#### PROVIDED DATA

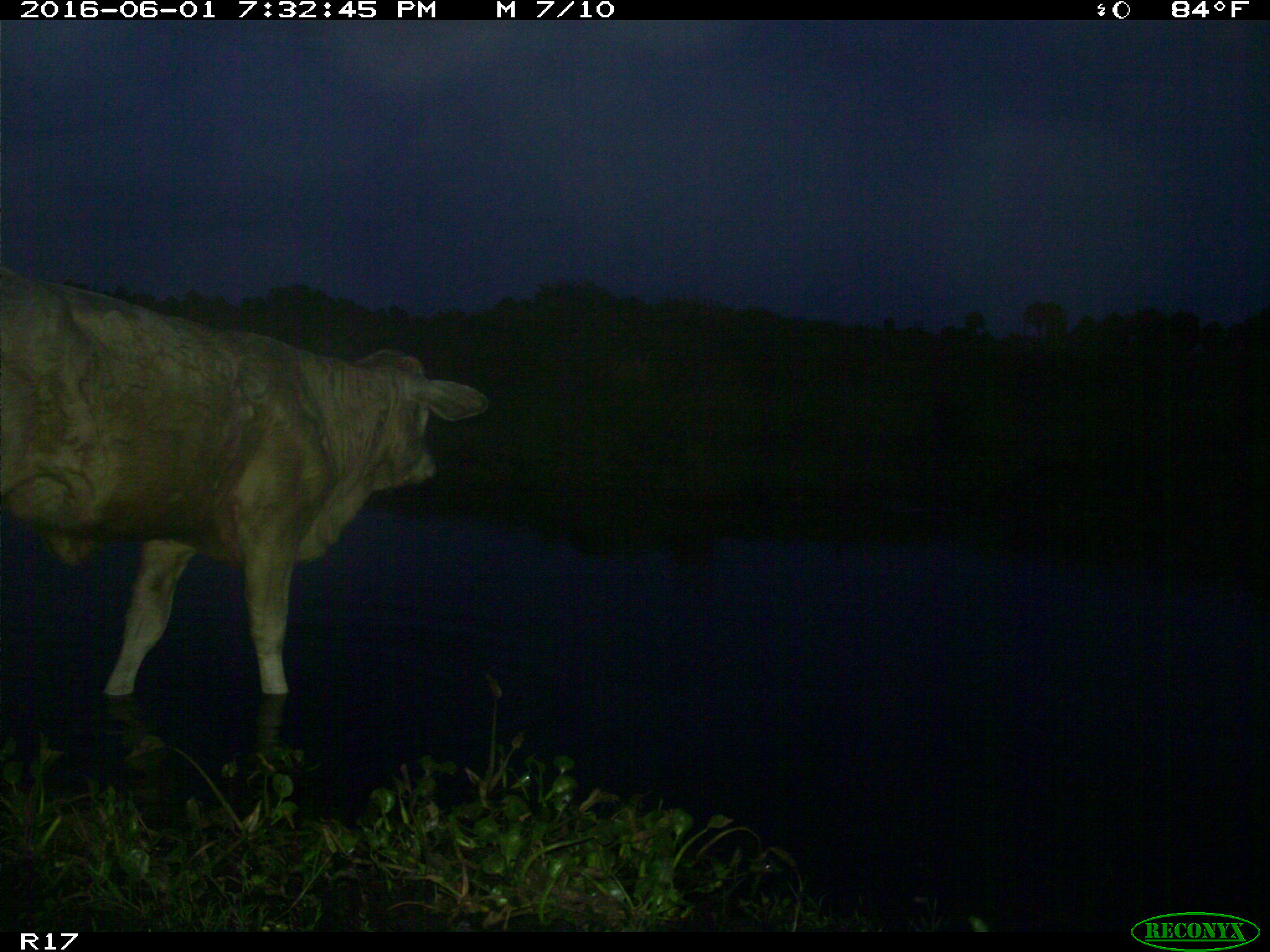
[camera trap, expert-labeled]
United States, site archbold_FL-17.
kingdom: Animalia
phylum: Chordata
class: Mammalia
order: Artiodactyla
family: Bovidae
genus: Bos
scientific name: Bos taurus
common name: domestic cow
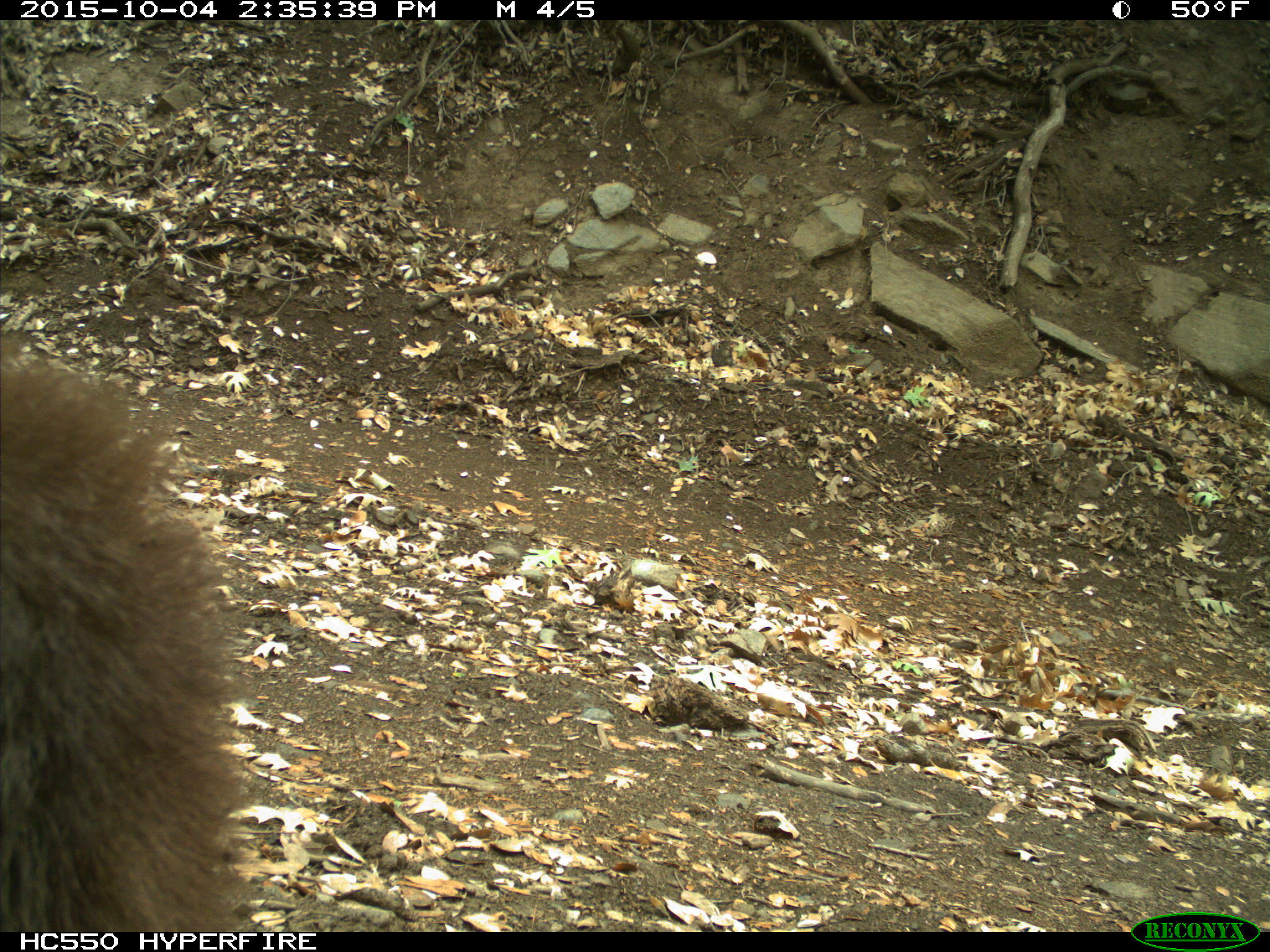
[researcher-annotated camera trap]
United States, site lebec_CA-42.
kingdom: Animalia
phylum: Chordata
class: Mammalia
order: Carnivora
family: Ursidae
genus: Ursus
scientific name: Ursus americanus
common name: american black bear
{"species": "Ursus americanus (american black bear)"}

########
#### PROVIDED DATA

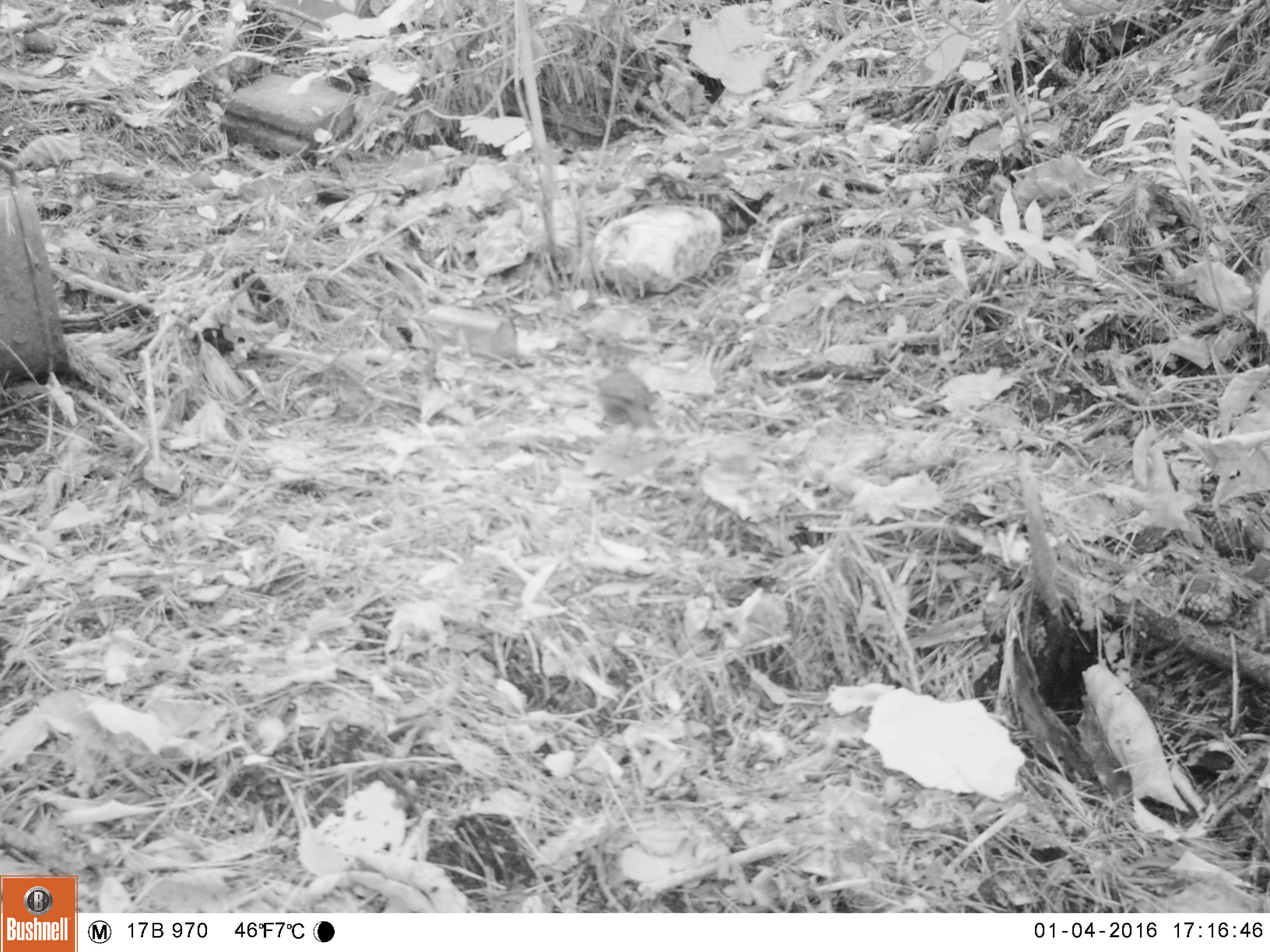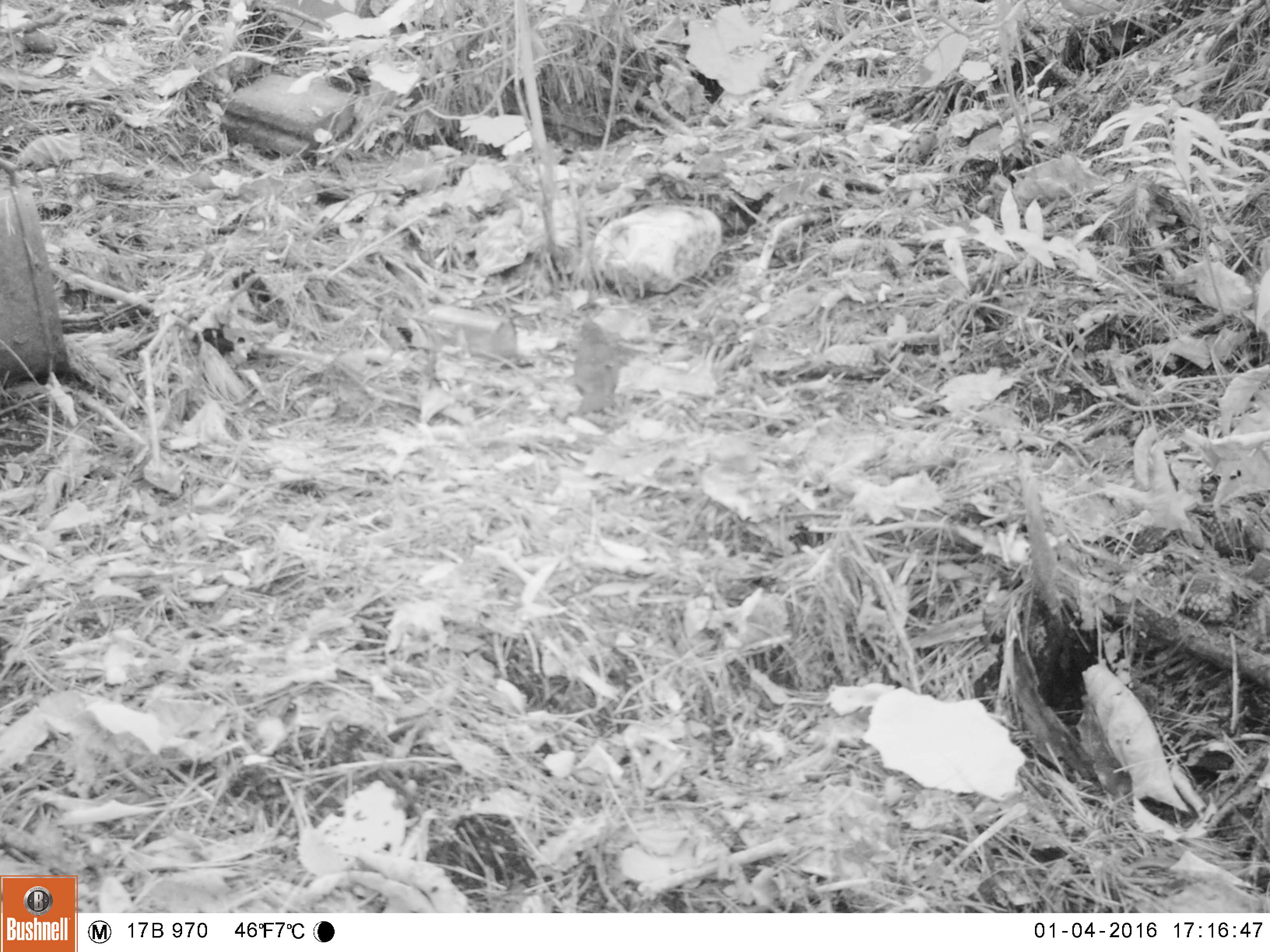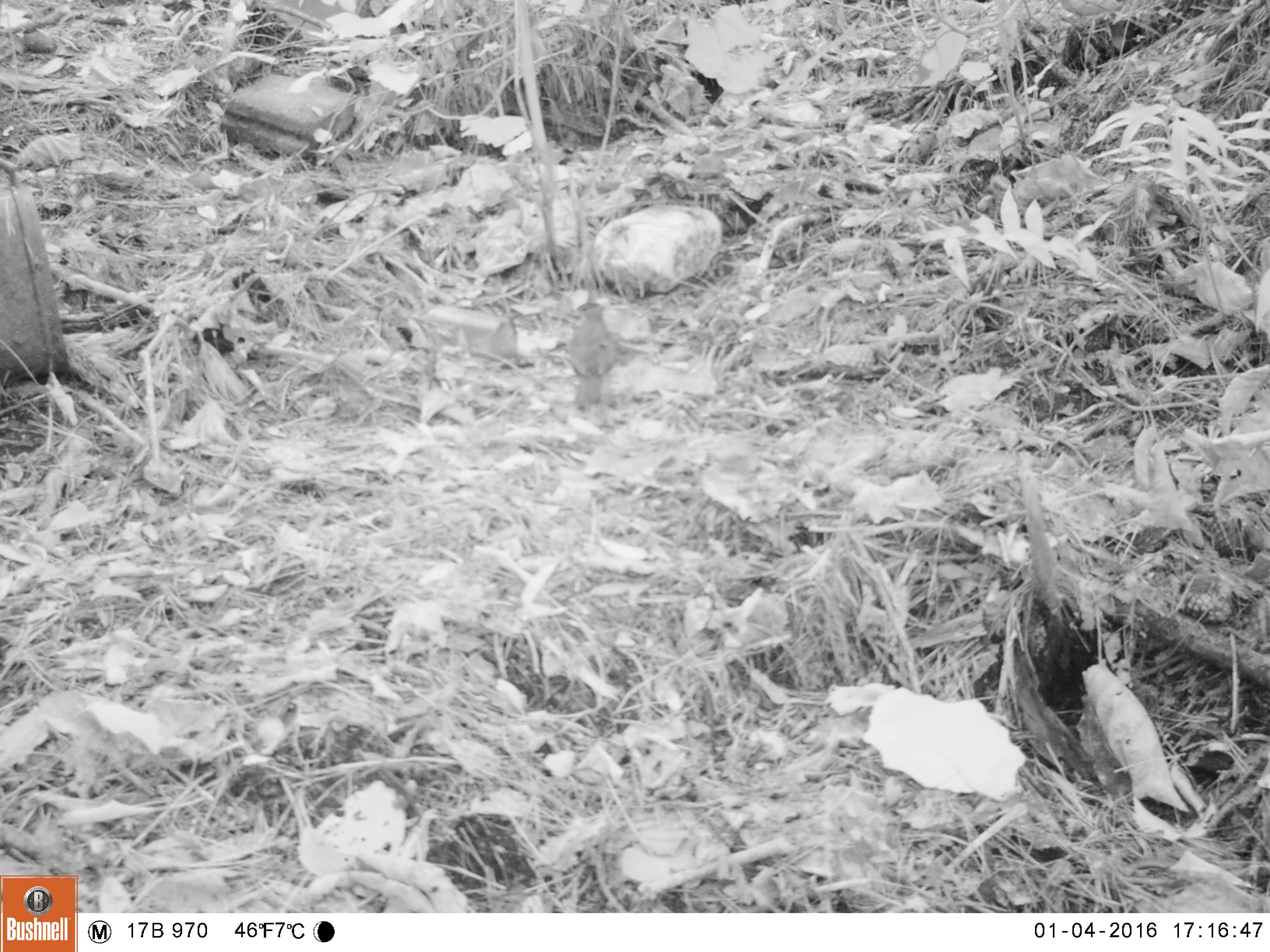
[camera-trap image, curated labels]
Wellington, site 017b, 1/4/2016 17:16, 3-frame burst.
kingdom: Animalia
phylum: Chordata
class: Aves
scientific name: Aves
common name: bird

########
#### PROVIDED DATA

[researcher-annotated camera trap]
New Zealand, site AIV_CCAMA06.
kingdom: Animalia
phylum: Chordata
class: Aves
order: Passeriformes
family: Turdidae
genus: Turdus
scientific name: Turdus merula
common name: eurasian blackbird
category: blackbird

########

▶ _ACTIVITY_: In the material, find each line with the word "United" and list it.

▶ _FINAL ANSWER_:
United States, site archbold_FL-17.
United States, site lebec_CA-42.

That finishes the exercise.